Workers’ compensation is a multifaceted topic that’s influenced by a variety of factors. What’s more, President Donald Trump’s election could mean changes for workers’ compensation. Here are four aspects of workers’ comp to keep an eye on:
Reform Within the States
“The U.S. Department of Labor under President Obama felt state workers’ compensation systems needed reform, and they were prepared to recommend minimum benefit standards to the states,” wrote Kimberly George and Mark Walls for Property Casualty 360. “(But) for now, any talk of the federal government getting involved in state workers’ compensation issues seems to be on hold.”
In past years, employers saw OSHA’s focus change from training to enforcement. “Recent OSHA policies such as the publicly accessible online database and restrictions on post-injury drug testing were met with significant resistance from the employer community, “George and Walls wrote. “OSHA falls under DOL and also is likely to have a new direction under the Trump administration.”
Even as the landscape changes, “employers still need to take action to remain in compliance with current rules,” wrote Kristen Beckman for Business Insurance.

### Data entries
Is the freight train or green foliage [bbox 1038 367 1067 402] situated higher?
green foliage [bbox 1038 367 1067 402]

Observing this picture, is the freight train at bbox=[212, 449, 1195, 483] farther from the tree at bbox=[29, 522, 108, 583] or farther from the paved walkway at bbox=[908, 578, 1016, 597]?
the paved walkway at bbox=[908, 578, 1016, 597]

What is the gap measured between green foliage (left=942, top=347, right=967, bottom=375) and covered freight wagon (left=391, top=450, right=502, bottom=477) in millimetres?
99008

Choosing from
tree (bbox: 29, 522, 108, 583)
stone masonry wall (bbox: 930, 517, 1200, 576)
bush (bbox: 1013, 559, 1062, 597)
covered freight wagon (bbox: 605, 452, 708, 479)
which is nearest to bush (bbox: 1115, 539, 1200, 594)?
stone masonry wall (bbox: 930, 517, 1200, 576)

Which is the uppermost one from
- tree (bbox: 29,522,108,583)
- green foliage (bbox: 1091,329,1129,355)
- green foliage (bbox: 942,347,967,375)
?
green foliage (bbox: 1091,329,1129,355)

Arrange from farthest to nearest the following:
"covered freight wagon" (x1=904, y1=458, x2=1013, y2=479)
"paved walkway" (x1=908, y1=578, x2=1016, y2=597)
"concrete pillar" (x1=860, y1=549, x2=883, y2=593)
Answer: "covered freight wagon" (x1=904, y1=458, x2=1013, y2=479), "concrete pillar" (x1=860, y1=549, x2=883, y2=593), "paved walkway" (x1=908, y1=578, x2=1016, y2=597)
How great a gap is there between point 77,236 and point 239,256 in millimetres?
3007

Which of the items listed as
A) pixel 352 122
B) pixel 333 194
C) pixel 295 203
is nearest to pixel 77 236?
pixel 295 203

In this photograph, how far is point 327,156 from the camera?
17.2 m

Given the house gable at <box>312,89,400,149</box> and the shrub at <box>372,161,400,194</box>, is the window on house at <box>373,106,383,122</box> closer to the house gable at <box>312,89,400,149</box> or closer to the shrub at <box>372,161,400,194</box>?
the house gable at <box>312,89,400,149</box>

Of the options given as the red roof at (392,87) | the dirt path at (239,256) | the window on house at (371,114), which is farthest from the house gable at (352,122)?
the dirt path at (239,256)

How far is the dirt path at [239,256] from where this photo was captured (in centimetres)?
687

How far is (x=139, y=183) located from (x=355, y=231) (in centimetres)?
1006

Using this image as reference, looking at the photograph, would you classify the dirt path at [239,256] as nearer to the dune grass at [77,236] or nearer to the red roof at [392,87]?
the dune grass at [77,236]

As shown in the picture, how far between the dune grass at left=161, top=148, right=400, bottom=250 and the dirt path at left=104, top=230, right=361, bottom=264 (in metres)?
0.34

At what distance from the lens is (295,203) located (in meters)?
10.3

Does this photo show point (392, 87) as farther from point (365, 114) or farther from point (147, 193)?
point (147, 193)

### SET TASK A
Condense the paragraph in the workers' compensation text that begins "In past years, employers saw" into two or three shorter sentences, keeping its main facts.
### SET TASK B
List every person named in the workers' compensation text.
### SET TASK C
Print everything in the workers' compensation text from "In past years, employers" down to "for Business Insurance.".

### ANSWER A
Employers have seen OSHA shift its focus from training to enforcement. According to George and Walls, employers strongly resisted recent OSHA policies such as the publicly accessible online database and limits on post-injury drug testing. Because OSHA falls under the DOL, it will likely take a new direction under the Trump administration.

### ANSWER B
- Donald Trump
- Obama
- Kimberly George
- Mark Walls
- Kristen Beckman

### ANSWER C
In past years, employers saw OSHA’s focus change from training to enforcement. “Recent OSHA policies such as the publicly accessible online database and restrictions on post-injury drug testing were met with significant resistance from the employer community, “George and Walls wrote. “OSHA falls under DOL and also is likely to have a new direction under the Trump administration.”
Even as the landscape changes, “employers still need to take action to remain in compliance with current rules,” wrote Kristen Beckman for Business Insurance.